Однажды довольно поздно вечером Василий сидел один у себя в комнате и внимательно перечитывал последние, полученные им из Петербурга, письма, – как вдруг дверь тихонько заскрипела и вошла Палашка, горничная Ольги Ивановны.
– Что тебе надобно? – спросил ее Василий довольно сурово.
– Барышня изволит вас просить к себе.
– Теперь не могу. Ступай... Ну, что ж ты стоишь? – продолжал он, увидя, что Палашка не выходила.

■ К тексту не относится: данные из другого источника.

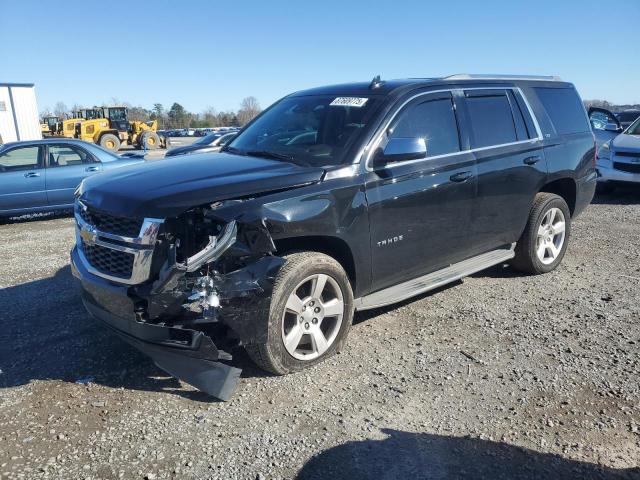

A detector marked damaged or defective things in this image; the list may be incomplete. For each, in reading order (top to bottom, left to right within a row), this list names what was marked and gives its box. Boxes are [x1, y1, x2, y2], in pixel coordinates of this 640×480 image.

crumpled hood [608, 133, 640, 152]
crumpled hood [79, 152, 324, 218]
damaged front end [69, 200, 284, 402]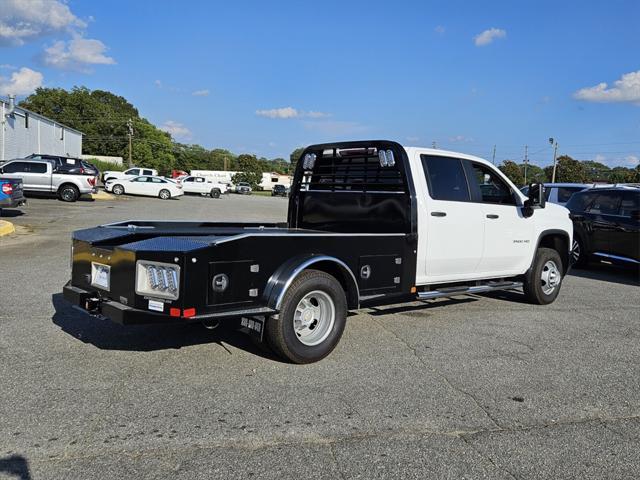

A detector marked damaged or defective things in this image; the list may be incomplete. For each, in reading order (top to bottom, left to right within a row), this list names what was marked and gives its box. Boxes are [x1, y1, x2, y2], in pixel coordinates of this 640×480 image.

pavement crack [372, 316, 502, 430]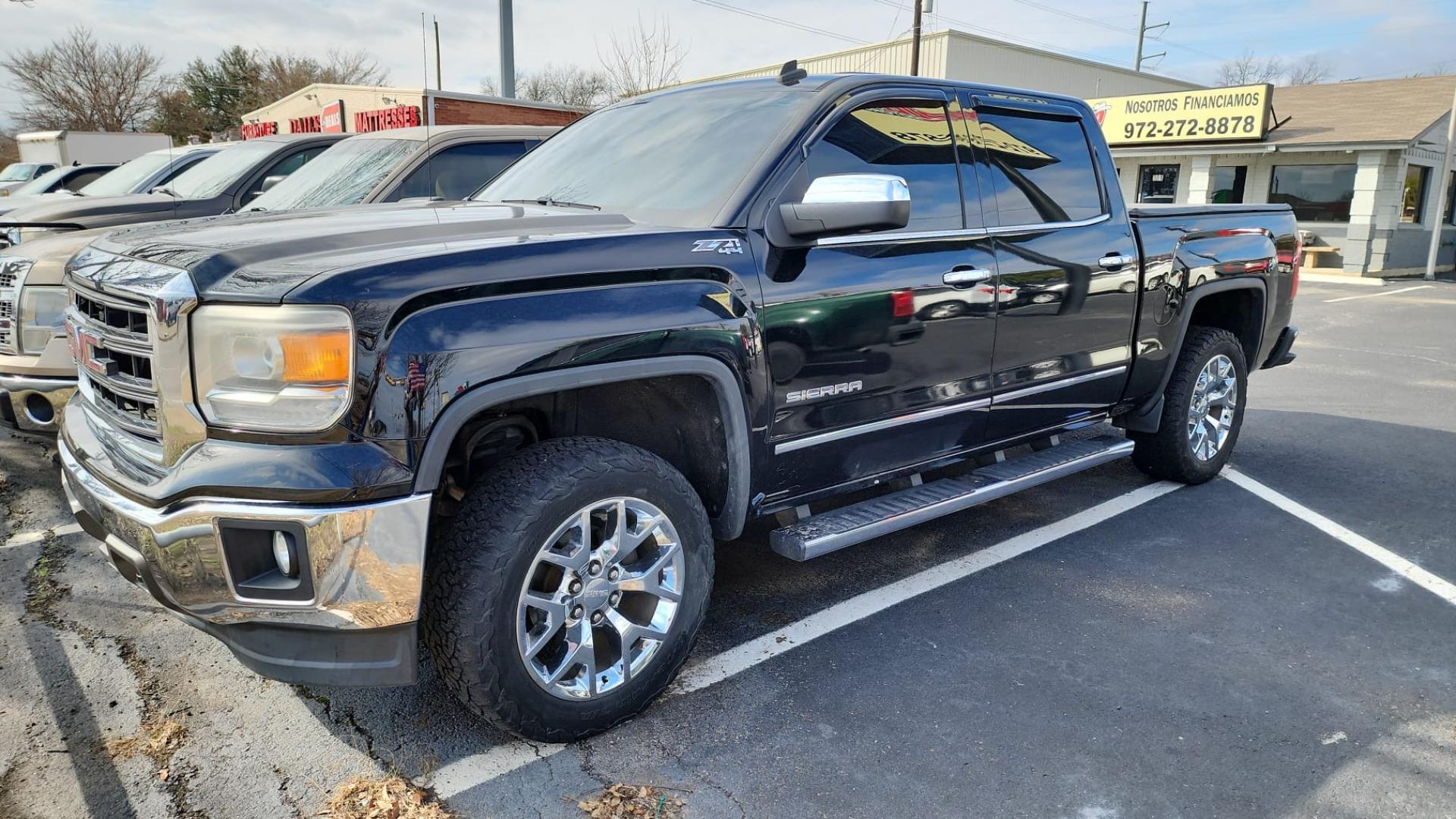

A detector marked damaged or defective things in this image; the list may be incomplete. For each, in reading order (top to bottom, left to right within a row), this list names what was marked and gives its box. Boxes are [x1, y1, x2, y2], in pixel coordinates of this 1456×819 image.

cracked pavement [2, 277, 1456, 810]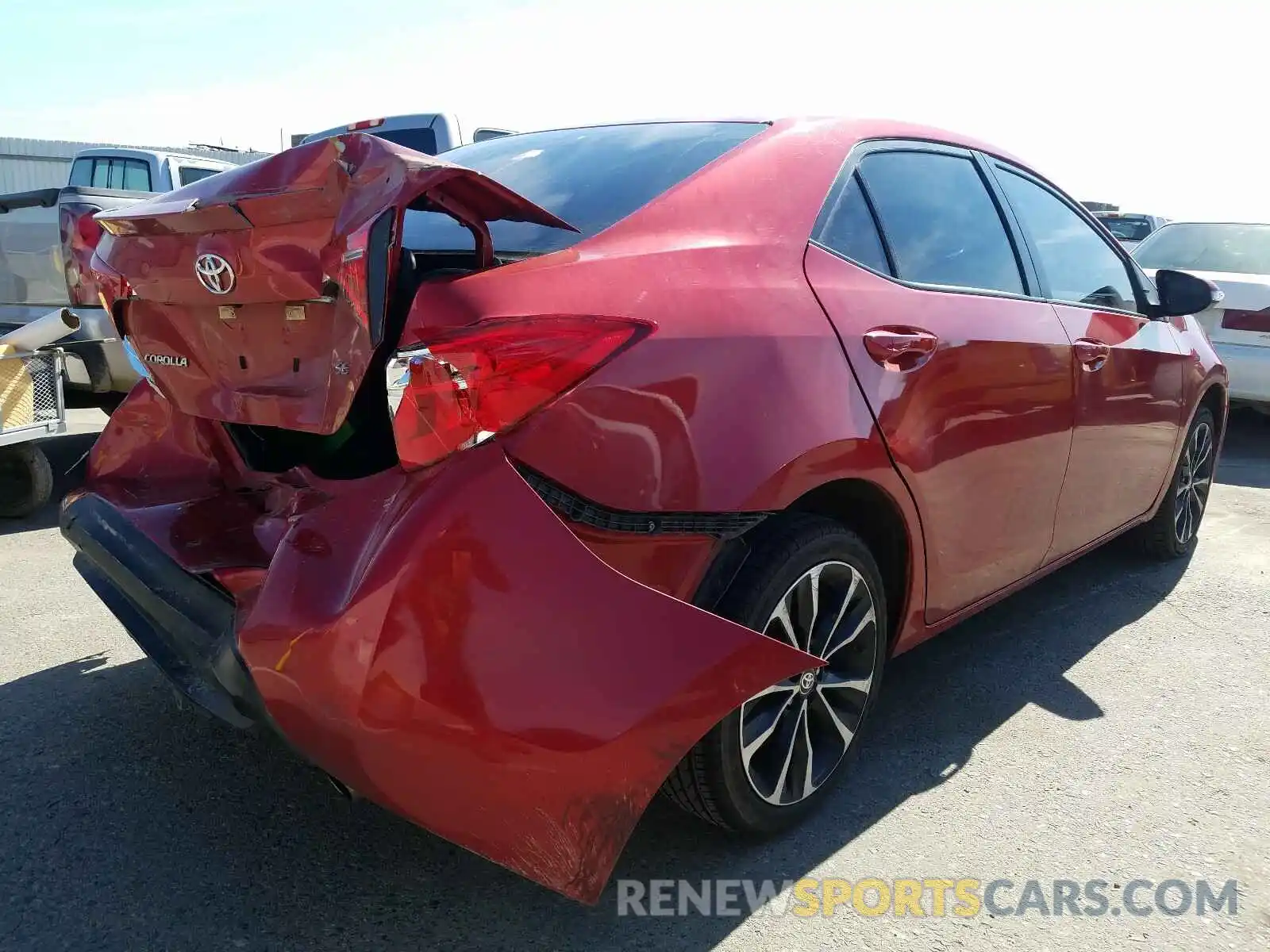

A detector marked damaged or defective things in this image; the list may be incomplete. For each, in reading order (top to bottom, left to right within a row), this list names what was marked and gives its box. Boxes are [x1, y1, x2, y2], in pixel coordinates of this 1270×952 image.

broken taillight lens [59, 203, 104, 307]
crumpled trunk lid [96, 131, 574, 436]
broken taillight lens [388, 318, 650, 472]
damaged rear bumper [62, 439, 813, 904]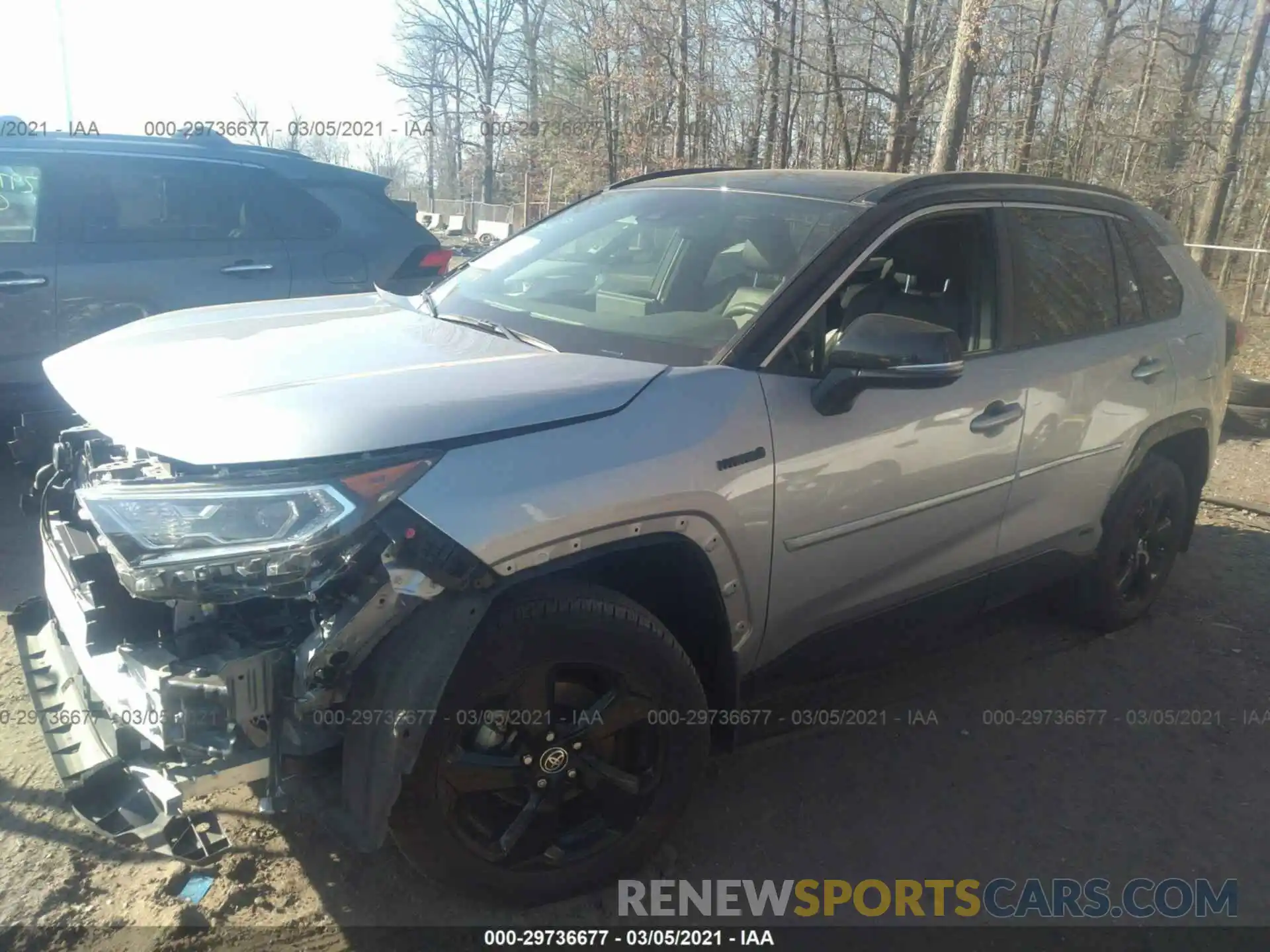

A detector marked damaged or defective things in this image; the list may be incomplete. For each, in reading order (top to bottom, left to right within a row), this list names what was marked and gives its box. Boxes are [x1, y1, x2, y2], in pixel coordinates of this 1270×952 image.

broken headlight assembly [75, 450, 442, 598]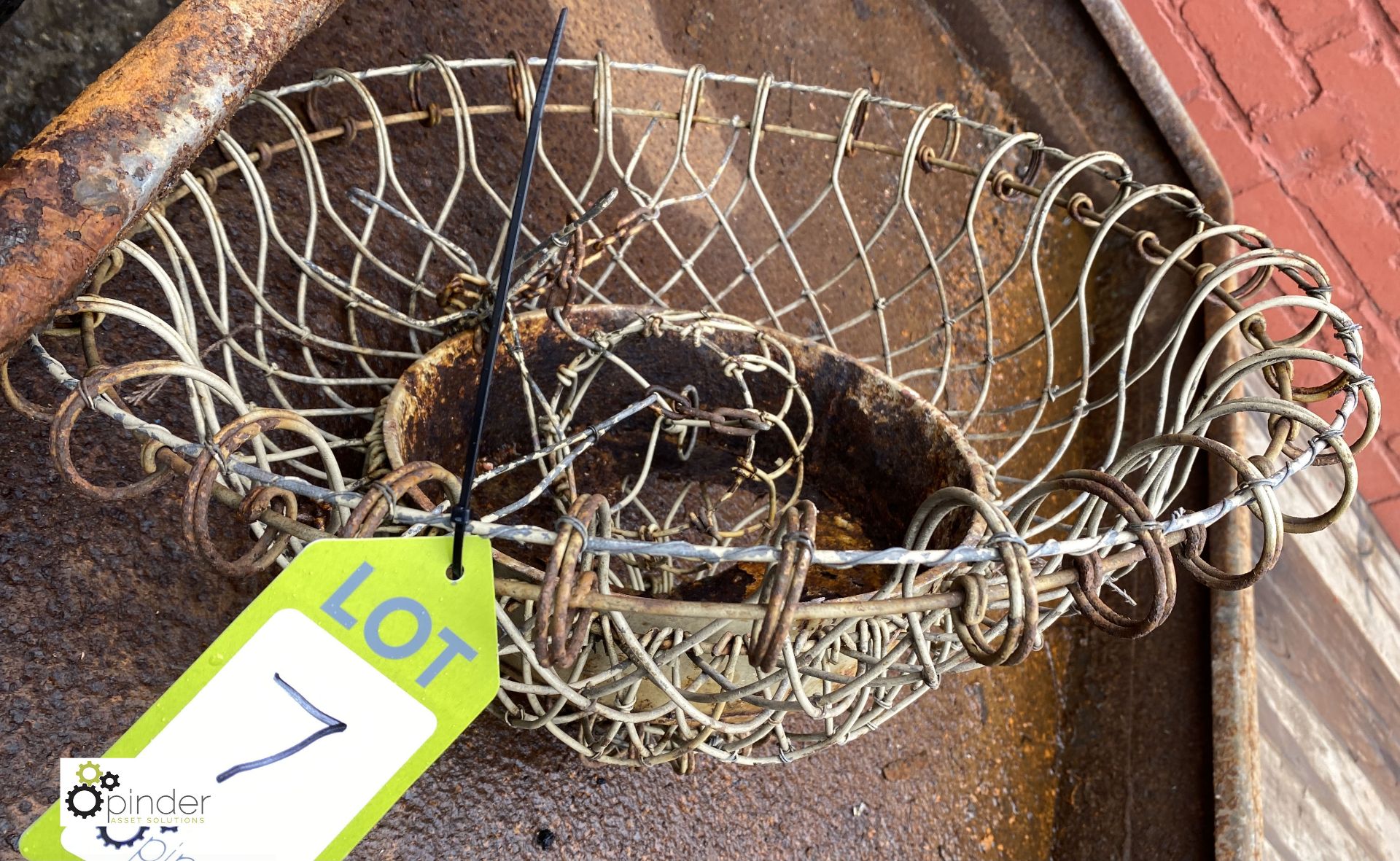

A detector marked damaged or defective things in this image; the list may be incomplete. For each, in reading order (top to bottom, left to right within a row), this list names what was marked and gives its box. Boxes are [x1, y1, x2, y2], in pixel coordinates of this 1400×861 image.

– Барышня приказала сказать, что очень, дескать, нужно-с.
– Да что там такое?
– Сами изволите увидеть-с...
Василий встал, с досадой бросил письма в ящик и отправился к Ольге Ивановне. Она сидела одна, в углу – бледная и неподвижная.
– Что вам угодно? – спросил он ее не совсем приветно.
Ольга посмотрела на него и, содрогаясь, закрыла глаза.
– Что с вами? что с тобой, Ольга?
Он взял ее за руку... Рука Ольги Ивановны была холодна как лед... Она хотела заговорить... и голос ее замер. Бедной женщине не оставалось никакого сомнения насчет своего положения.